Nahost: Ägypten öffnet in Rafah die Grenze zu Gaza

Sechs Tage die Woche öffnet Ägypten die Grenze zu Gaza. Frauen und Kinder können passieren, junge Männer brauchen erst ein Visum. Rafah hat das einzige Tor zum Gazastreifen, das nicht von Israel kontrolliert wird.

Seit Samstag neun Uhr morgens ist der ägyptische Grenzübergang zum Gazastreifen in Rafah offen. Das wird in Zukunft sechs Tage die Woche der Fall sein. Es gibt klare Öffnungszeiten und klare Bestimmungen, wer welche Papiere benötigt. Männer zwischen 18 und 40 Jahren müssen sich ein Visum beschaffen.
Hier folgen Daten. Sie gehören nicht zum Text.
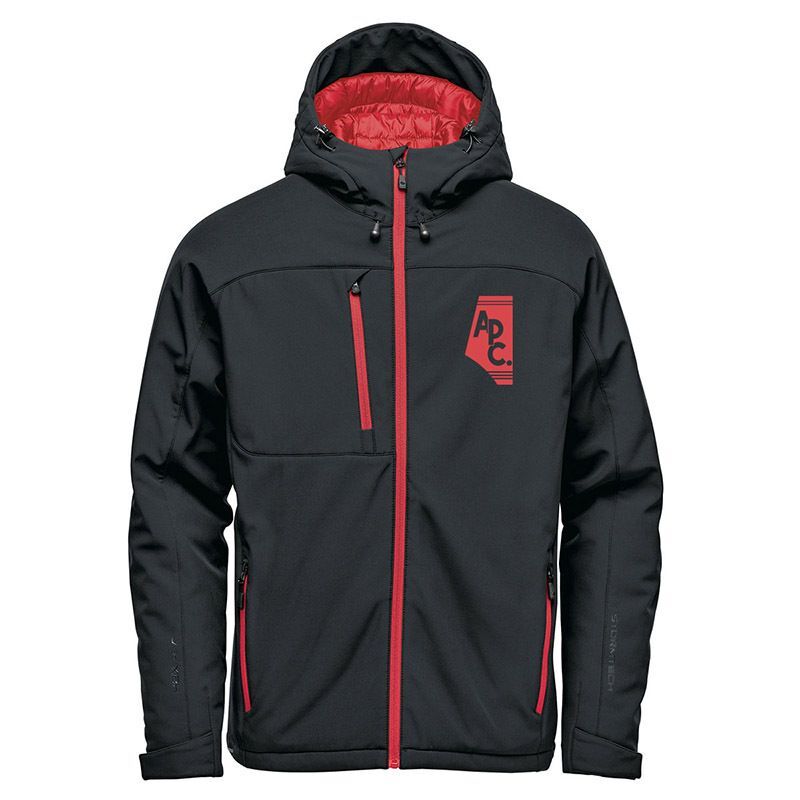 Stormtech Insulated Softshell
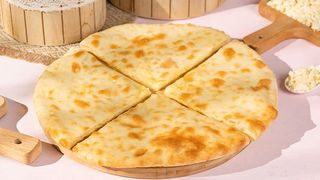 ხაჭაპური იმერული დიდი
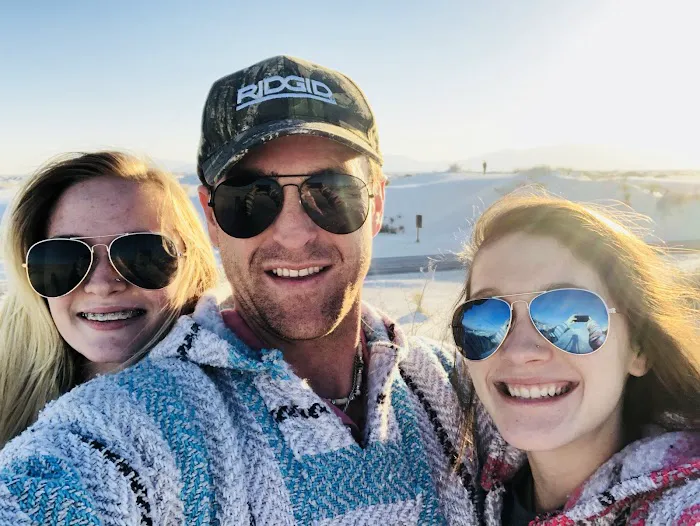 Union Park Campground Picture 1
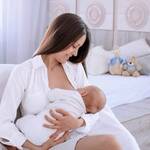 Εγκυμοσύνη Θηλασμός και Οστά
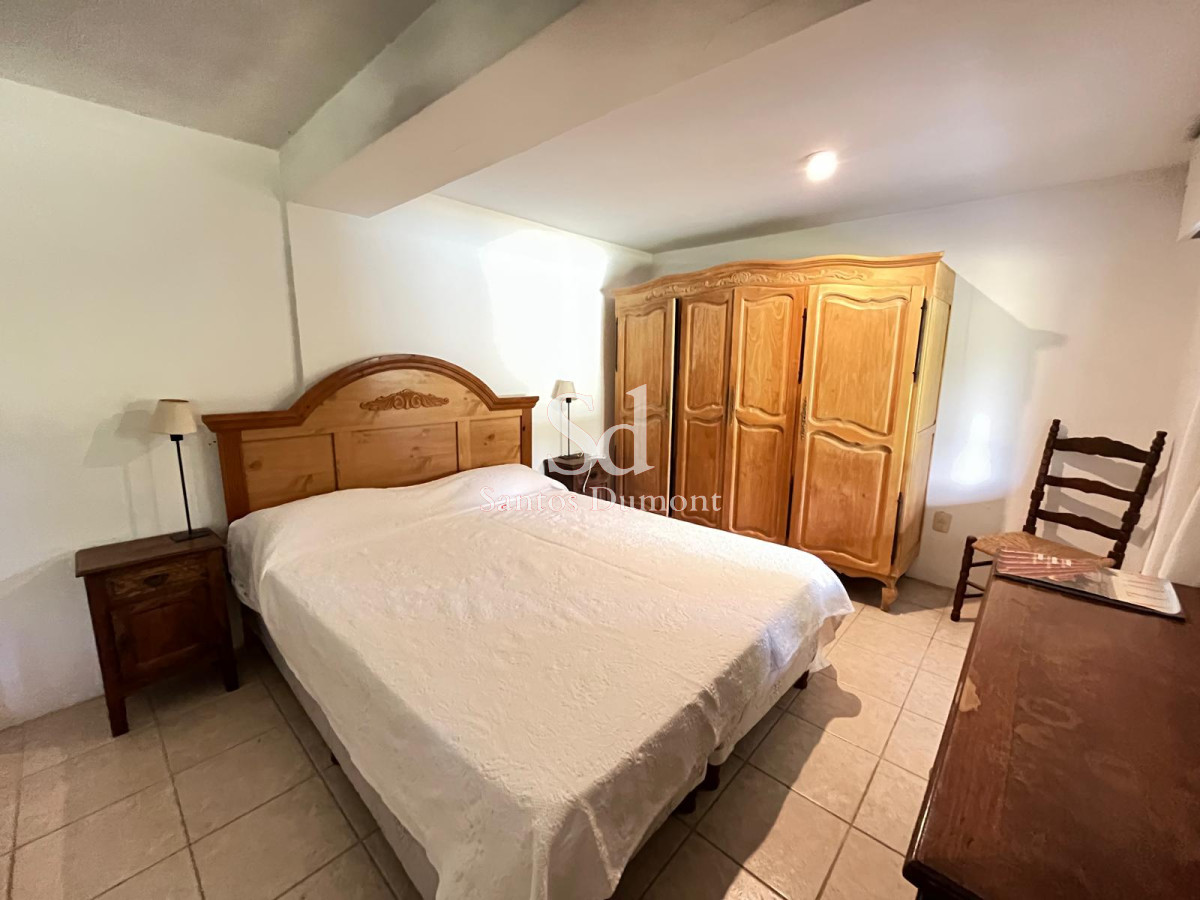 Casa ID.12027 - ALQUILER TEMPORAL - LA BARRA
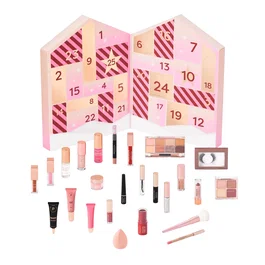 Profusion Cosmetics Calendrier de l'Avent 25 pcs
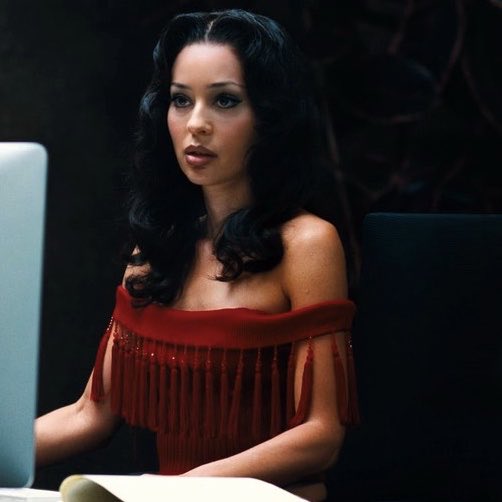 only bitch serving cunt around here #euphoria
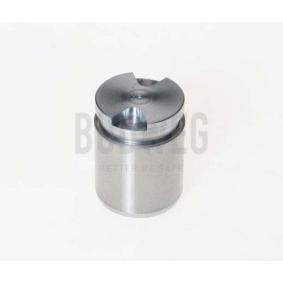 Kolben, Bremssattel 233019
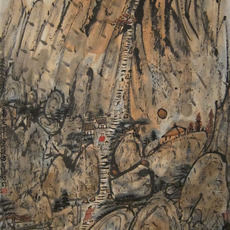 Fang Zhaoling 方召麐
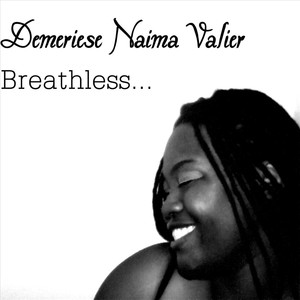 Demeriese Naima Valier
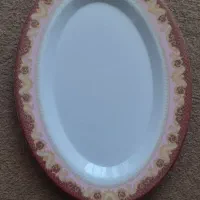 بشقاب ملامین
Für alle andern der 1,5 Millionen Einwohner des Gazastreifens gilt nun Reisefreiheit nach Ägypten.

Etwas mehr als 300 Palästinenser und Palästinenserinnen haben am Samstag die Grenze in Rafah überquert. Rafah ist das einzige Tor zum Gazastreifen, das nicht von Israel kontrolliert wird. Der Übergang steht nur für Personen zur Verfügung. Güter werden hier keine abgefertigt. Es gelten die Sicherheitskontrollen, wie sie schon seit Jahren angewandt wurden, wenn die Grenze jeweils für kurze Zeit geöffnet wurde, vor allem um Kranke, Studenten und Mekka-Pilger ein- und ausreisen zu lassen.

Mit der permanenten Öffnung der Gaza-Grenze löst die Regierung in Kairo ein Versprechen ein, dass sie Ende April gegeben hatte, nach der erfolgreichen Vermittlung eines Abkommens zwischen den palästinensischen Rivalen Hamas und Fatah. Die Entscheidung ist ein radikaler Bruch mit der Außenpolitik unter Expräsident Hosni Mubarak, der die israelische Blockadepolitik trotz massiver Kritik im eigenen Land über vier Jahre mitgetragen hatte. Wie eine Sprecherin des Außenministeriums in Kairo betonte, sei der Schritt erfolgt, um das Leiden der Menschen im Gazastreifen zu lindern. Er seine ohne Konsultationen oder Absprachen mit andern Ländern unternommen worden

Die Außenpolitik ist eines jener Felder, das nach der Revolution des 25. Januar die dramatischsten Veränderungen gesehen hat. Architekt der Neuausrichtung ist Außenminister Nabil al Arabi. Er war auf Vorschlag der Jugendbewegung von den Generälen auf diesen Posten berufen worden. Der 75-jährige versierte Diplomat hat in wenigen Wochen neue Akzente gesetzt. Im Vordergrund stehen nun die ägyptischen Interessen, und Kairo ist nicht mehr wie bisher in erster Linie ein Vertreter der amerikanischen Interessen in der Region.

Die neue Strategie zeigt sich vor allem in drei Bereichen schon ganz konkret. Das sind neben dem israelisch-palästinensischen Konflikt die Beziehungen zum Iran und zu den afrikanischen Ländern des Nilbassins. Im Fall von Israel bleibt zwar der Friedensvertrag unangetastet, Kairo will aber mehr tun, um den Menschenrechten der Palästinenser Geltung zu verschaffen, und Israel als Staat soll keine Priorität gegenüber anderen Ländern mehr genießen. Die Gaza-Blockade war in den Augen der ägyptischen Bevölkerung ein Schandfleck.

Einen Neuanfang gibt es auch in den Beziehungen zum Iran, die seit der islamischen Revolution von 1979 praktisch auf Eis liegen. Ägypten wolle eine neue Seite mit allen Staaten aufschlagen und keine Feindseligkeiten mit irgendeinem Land, ließ al Arabi seinen iranischen Amtskollegen Ali Akbar Salehi bei einem Treffen der blockfreien Staaten wissen. Die Aufnahme von diplomatischen Beziehungen soll dann im Herbst vom neu gewählten Parlament beschlossen werden. Ein Novum ist auch, dass die Volksvertreter in außenpolitische Entscheidungen einbezogen werden.

Eine weitere Kehrtwende hat die ägyptische Diplomatie in den letzten Wochen auch in ihrer Haltung gegenüber den Nil-Anrainerländern vollzogen. Jetzt wird nicht mehr blockiert, sondern versucht, im schwelenden Streit über die Verteilung des Nilwassers Kompromisse zu finden, die Beziehungen mit den einzelnen Ländern zu verbessern und wirtschaftlich enger zusammenzuarbeiten. Premierminister Essam Sharaf ist etwa zu diesem Zweck nach Äthiopien gereist und hat dort erklärt, dass sich Ägypten nicht mehr gegen den Bau des geplanten Millennium-Staudammes am Nil stelle.